Incendie mortel dans l'Hérault: le procès de cinq responsables des pompiers a débuté ce lundi

Un camion de pompiers patrouille dans le massif de la Gardiole, au nord de Frontignan (Hérault), dans le sud de la France, le 19 août 2024. Photo d'illustration - Pascal GUYOT / AFP
Il y a près de 9 ans, quatre pompiers ont été pris au piège lors d'un incendie ravageant plus de 200 hectares au nord de Béziers, dans l'Hérault. L'un d'entre eux est mort, et les trois autres ont été gravement blessés. Face à ce drame, un procès pour "homicide involontaire" et "blessures involontaires" de cinq anciens responsables des pompiers de l'Hérault s'est ouvert ce lundi 24 mars à Béziers.
Ces cinq hommes âgés de 47 à 65 ans, dont l'ancien chef du service départemental d'incendie et de secours (Sdis), doivent répondre à des titres divers de la mort du jeune pompier professionnel et des blessures subies par ses coéquipiers.

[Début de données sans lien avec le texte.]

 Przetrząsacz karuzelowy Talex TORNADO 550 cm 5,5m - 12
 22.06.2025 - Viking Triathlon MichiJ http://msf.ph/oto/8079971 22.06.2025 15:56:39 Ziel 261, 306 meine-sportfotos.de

Au premier rang de la salle du tribunal correctionnel, se trouvent les trois pompiers survivants, Didier Bourdelier, David Fontaine et Lucas Canuel. Ce dernier porte encore sur son visage les stigmates des brûlures subies le 10 août 2016 lors de leur intervention sur un feu de forêt entre Gabian et Roquessels. Ses narines sont manquantes et ses mains ont été amputées de tous leurs doigts.

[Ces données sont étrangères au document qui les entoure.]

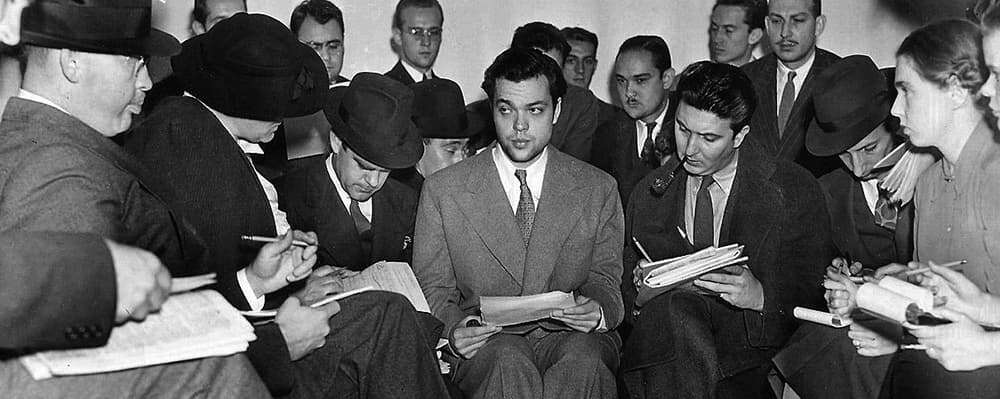 Orson Welles being interviewed by journalists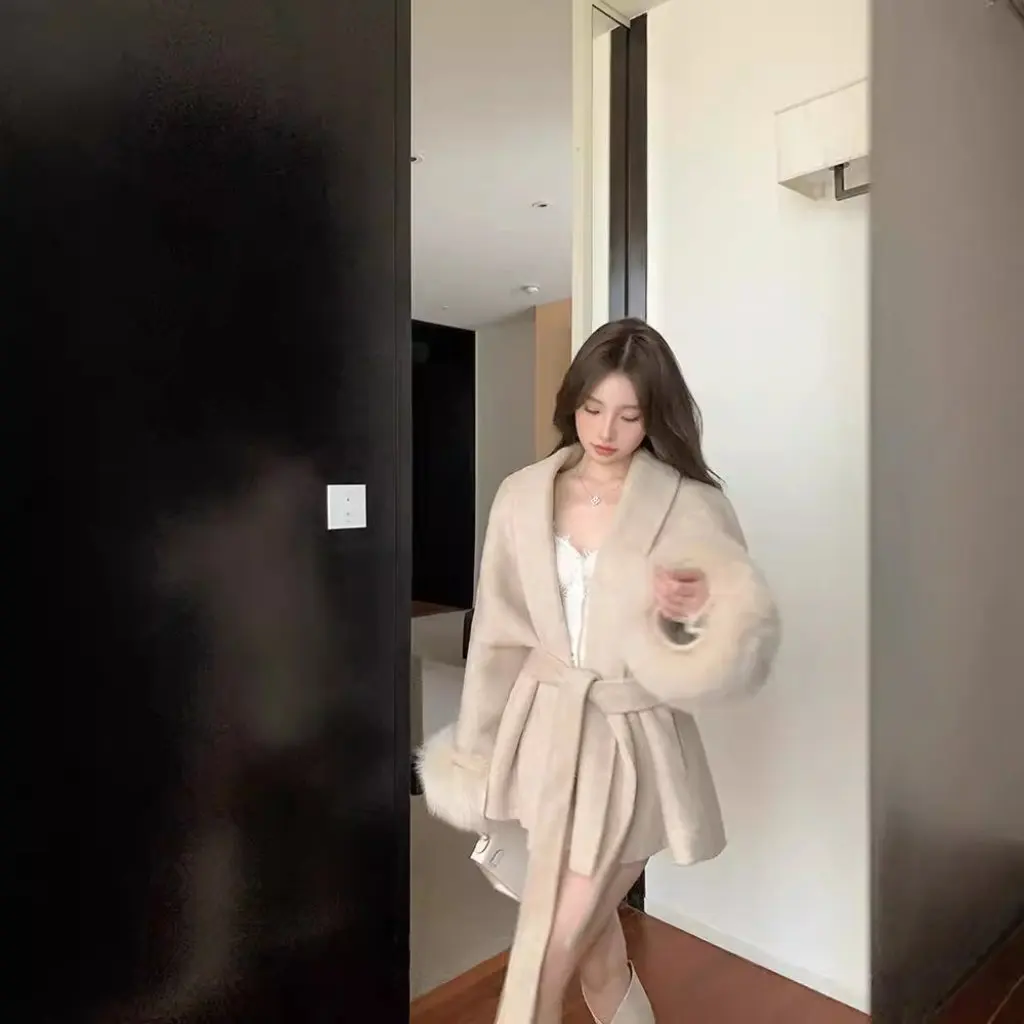 Grey Waist Tape Wool Coat for Women Long Sleeve Loose Fit Mid-Length Autumn Winter Top
Grey Waist Tape Wool Coat for Women Long Sleeve Loose Fit Mid-Length Autumn Winter Top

Derrière eux, au second rang, la mère et le frère, pompier lui aussi, de Jérémy Beier, le pompier professionnel de 24 ans décédé de ses blessures après 42 jours de coma.
Défaillances du camion des victimes
Les quatre pompiers, qui avaient entre 22 et 24 ans, occupaient le "CCF3", l'un des quatre camions-citernes feu de forêt (CCF) d'un Groupement d'Intervention feux de forêts (GIFF) affecté sur le flanc gauche du feu en août 2016.
Les quatre camions ont été surpris dans une clairière par un brusque changement de direction de l'incendie. Les occupants des quatre camions ont alors cherché à enclencher leur système d'autoprotection, qui diffuse de l'eau autour du véhicule pour protéger ses occupants, mais celui du "CCF3" ne s'est pas activé.
Encerclés par le feu, ses occupants ont quitté la cabine surchauffée et irrespirable, sans parvenir à trouver immédiatement refuge. Ils ont été ensuite évacués par hélicoptère au service des grands brûlés de l'hôpital de Montpellier.
Les débats, devant se tenir jusqu'à jeudi, devraient en premier lieu évoquer les nombreuses défaillances du camion des victimes: radio en panne, système d'autoprotection non-fonctionnel, non-étanchéité de la cabine, absence de diffuseur d'air.
"Manquements opérationnels"
Les deux plus haut gradés répondront de "fautes" dans la gestion du service, notamment Christophe Risdorfer, alors directeur du Sdis 34, qui a notamment pris la responsabilité d'engager sur le terrain le "CCF3", pourtant vétuste et habituellement destiné à la formation.
L'accusation lui reproche également d'avoir laissé sans suite les signalements relatifs aux problèmes des véhicules les plus anciens. Son adjoint chargé du matériel, Michel Coste, est également jugé pour avoir négligé ces problèmes.
L'enquête a aussi mis en lumière des "manquements opérationnels" lors de l'intervention, dont étaient responsables le "chef de secteur" Olivier Laurent et le "chef de groupe" Franck Ravel, également poursuivis.
Dernier prévenu, Gilles Marcos était l'officier "AERO" lors des faits, chargé d'assurer la sécurité au sol depuis un hélicoptère. Selon l'instruction il n'a pas réalisé de reconnaissance préalable des lieux ni ordonné les largages d'urgence réclamés.
"Il y a eu des dysfonctionnements à tous les niveaux. On a privilégié le budget à la sécurité, on a préféré envoyer de jeunes garçons courageux à la mort", avait cinglé à la veille du procès l'avocat de la plupart des parties civiles, Luc Abratkiewicz.